Herşeyden önce, adettendir diyerek oyunu oynadığım sistemi tekrar yazayım.
Sonra özellikleri bu, biz bunu görmedik, oyunda bir sürü hata var gibi şeyler
dönmesin ortalıkta. Sorun varsa, bilgisayarınızdan kaynaklanıyordur, emin
olabilirsiniz. İşlemcimiz AMD AthlonXP 1.7Ghz, RAM için 512 DDR 400 seçimimiz
var, ekran kartı olarak Asus Radeon 9600 ve standart bir ses kartı ile standart
bir sabit disk. Evet, bugün için hem standart, hem de eski bir makine. Ama
yetiyor, bir süre daha da yetecektir.

Öncelikle oyunun bize dokunan ve iyi gelen taraflarından başlayalım. Bir kere
oyun yüzde yüz yeni bir oyun değil. Bunu bilmekte fayda var. Unreal Tournament
2003 ne ise; aklınızda kalanların geliştirilmiş, düzeltilmiş, eklenmiş, kötü
yerleri çıkarılmış hali 2004 sürümümüz. Bunun altındaki sebep de Epic’in Unreal
Engine III üzerinde çalışıyor olması. Firmanın açıklamasında, yeni bir motorun
firmanın intiharı olacağı bir güzel açıklanıyordu. Zira ekran kartı piyasası
gitgide ısınmaya başladı, ısındı, kaynadı, tenceresini eritmeye başlayacak yakın
zamanda. Bununla birlikte işletim sistemleri ve onların getireceği yenilikler de
bir bir açıklanıyor. Fuar zamanları da geldiğine göre bayağı bir haklılar,
tamamen yeni bir ürün çıkarmamakta. Bu neye kader kime kısmet gibi bir sonuca da
götürüyor tabi. Bir kere ben oyuncuyum, en iyisini isterim. Ancak abartılmasın
da isterim, benim evimdeki makinede yağ gibi kaysın diye düşlerim. Firma desen,
her oyunundan milyonla satmak ister; teknolojinin hep onun en iyisini
verebileceği seviyede olmasını, satışları bitirince donanımların, yazılımların
değişmesini ister. Böyle bir komik ikilem yani.
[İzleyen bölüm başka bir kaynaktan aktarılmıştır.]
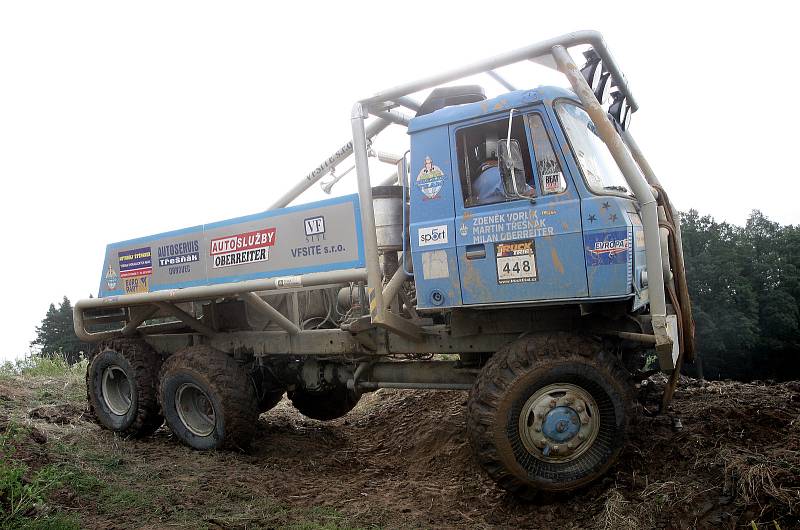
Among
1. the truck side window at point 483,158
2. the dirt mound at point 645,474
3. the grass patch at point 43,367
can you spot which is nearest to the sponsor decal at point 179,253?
the dirt mound at point 645,474

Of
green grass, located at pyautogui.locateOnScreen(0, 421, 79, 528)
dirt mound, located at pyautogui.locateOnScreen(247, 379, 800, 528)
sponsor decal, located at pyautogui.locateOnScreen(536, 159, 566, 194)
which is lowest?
dirt mound, located at pyautogui.locateOnScreen(247, 379, 800, 528)

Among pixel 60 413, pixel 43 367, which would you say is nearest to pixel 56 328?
pixel 43 367

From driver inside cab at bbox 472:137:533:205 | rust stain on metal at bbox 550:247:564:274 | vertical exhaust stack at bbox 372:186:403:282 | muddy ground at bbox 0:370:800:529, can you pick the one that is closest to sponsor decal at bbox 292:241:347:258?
vertical exhaust stack at bbox 372:186:403:282

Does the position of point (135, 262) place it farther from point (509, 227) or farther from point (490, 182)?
point (509, 227)

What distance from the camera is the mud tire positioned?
817 cm

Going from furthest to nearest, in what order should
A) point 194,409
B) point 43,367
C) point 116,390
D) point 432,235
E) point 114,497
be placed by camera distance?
point 43,367, point 116,390, point 194,409, point 114,497, point 432,235

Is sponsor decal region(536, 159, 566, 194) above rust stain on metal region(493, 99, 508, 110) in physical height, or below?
below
Oyun tek DVD ya da 6 CD olarak geliyor. Her iki yöntem de sunulunca DVD daha
ağır basıyor. Aklınızda bulunsun, DVD sürümü özel versiyon (Special Edition)
olarak geliyor. İkinci DVD’de oyunla ilgili ek materyaller ve birçok güzel
aparat mevcut.

Yapım ve yenilikler cephesi hemen hemen böyle gidiyor. Üzerine söylenecek
şeyler mevcut. Mesela bir ekleme olarak yapımcıların entegre ettiği yeni koruma
sisteminden bahsedebiliriz. Aktarılanlara göre –henüz koruma sistemi
açıklanmadı, zira adamlar koruma üzerine çalışacak kırıcılar ve programcılar
istemiyor muhtemelen- sunucu taraflı bir dosya entegrasyon yazılımı mevcut.
Anahtarınız makineniz adına ve paketinizin seri numarasına göre özel bir
algoritmayla birbirleriyle katışıktırılıyor ve bu sonuç tek bir dosya üzerinde
sunucuda saklanıyor. Eğer ki internet oyunları için kopya ya da modifiye edilmiş
dosyalara sahip bir oyun denerseniz de, yandaki menüden erişebileceğiniz
resimler içinde sunucudan kovulmuş birisinin denemelerinin soncunu
görebilirsiniz. Bu sefer adamlar “temiz ve bel altına vurmadan” bir eğlence
yaratma peşindeler. Alkışlamakta fayda var. DrSin (oyunun programcılarından
biri) herkesin sahtekarlık denemelerini ödetmeye kararlı görünüyor.

Artık yeter, oyun nerede?

Burada, anlatalım hemen. Efendim, sene olmuş 2362, önceki turnuvaların daha
da ciddisi, daha da kanlısı ve daha da büyüğü başlıyor. Xan yenilginin acısını
fena halde hissediyor, Malcolm ise yeniden bir takım başında, hırslı halde yola
çıkıyor. Kalan takımlar da yeni lider olmak ya da güçlü bir bayrak altında
toplanmak peşinde, fakat ilk hedefleri ciddi zararlar verebileceklerini
göstermek, bağlılıklarını ya da önderliklerini açıklamadan önce güçlerini
sergileyebilmek. Başlangıç ve konu budur, turnuva tekrar aktive edildi.
Karakterler 2003 versiyon ile hemen hemen aynı. Sadece birkaç ekleme ve çıkarma
mevcut, onlar da yenilerine yer açmışlar, formatı bozmamışlar.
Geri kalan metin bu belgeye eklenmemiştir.